Other Important Disclosure Information

SPECIAL NOTE REGARDING THIS LETTER:

THIS LETTER CONTAINS OUR CURRENT VIEWS ON THE VALUE OF SANDRIDGE SECURITIES AND CERTAIN ACTIONS THAT SANDRIDGE'S BOARD MAY TAKE TO ENHANCE THE VALUE OF ITS SECURITIES. OUR VIEWS ARE BASED ON OUR OWN ANALYSIS OF PUBLICLY AVAILABLE INFORMATION AND ASSUMPTIONS WE BELIEVE TO BE REASONABLE. THERE CAN BE NO ASSURANCE THAT THE INFORMATION WE CONSIDERED AND ANALYZED IS ACCURATE OR COMPLETE. SIMILARLY, THERE CAN BE NO ASSURANCE THAT OUR ASSUMPTIONS ARE CORRECT. SANDRIDGE'S ACTUAL PERFORMANCE AND RESULTS MAY DIFFER MATERIALLY FROM OUR ASSUMPTIONS AND ANALYSIS.

WE HAVE NOT SOUGHT, NOR HAVE WE RECEIVED, PERMISSION FROM ANY THIRD-PARTY TO INCLUDE THEIR INFORMATION IN THIS LETTER. ANY SUCH INFORMATION SHOULD NOT BE VIEWED AS INDICATING THE SUPPORT OF SUCH THIRD PARTY FOR THE VIEWS EXPRESSED HEREIN.

THIS LETTER ALSO REFERENCES THE SIZE OF OUR RESPECTIVE CURRENT HOLDINGS OF SANDRIDGE SECURITIES RELATIVE TO OTHER HOLDERS OF SUCH SECURITIES. OUR VIEWS AND OUR HOLDINGS COULD CHANGE AT ANY TIME. WE MAY SELL ANY OR ALL OF OUR HOLDINGS OR INCREASE OUR HOLDINGS BY PURCHASING ADDITIONAL SECURITIES. WE MAY TAKE ANY OF THESE OR OTHER ACTIONS REGARDING SANDRIDGE WITHOUT UPDATING THIS LETTER OR PROVIDING ANY NOTICE WHATSOEVER OF ANY SUCH CHANGES (EXCEPT AS OTHERWISE REQUIRED BY LAW).

FORWARD-LOOKING STATEMENTS:

Certain statements contained in this letter are forward-looking statements including, but not limited to, statements that are predications of or indicate future events, trends, plans or objectives.
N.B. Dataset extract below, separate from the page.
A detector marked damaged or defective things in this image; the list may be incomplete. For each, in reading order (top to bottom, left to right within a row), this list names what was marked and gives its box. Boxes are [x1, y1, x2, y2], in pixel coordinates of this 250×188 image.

Undue reliance should not be placed on such statements because, by their nature, they are subject to known and unknown risks and uncertainties. Forward-looking statements are not guarantees of future performance or activities and are subject to many risks and uncertainties. Due to such risks and uncertainties, actual events or results or actual performance may differ materially from those reflected or contemplated in such forward-looking statements. Forward-looking statements can be identified by the use of the future tense or other forward-looking words such as "believe," "expect," "anticipate," "intend," "plan," "estimate," "should," "may," "will," "objective," "projection," "forecast," "management believes," "continue," "strategy," "position" or the negative of those terms or other variations of them or by comparable terminology.

Important factors that could cause actual results to differ materially from the expectations set forth in this letter include, among other things, the factors identified in SandRidge's public filings. Such forward-looking statements should therefore be construed in light of such factors, and the Participants are under no obligation, and expressly disclaim any intention or obligation, to update or revise any forward-looking statements, whether as a result of new information, future events or otherwise, except as required by law.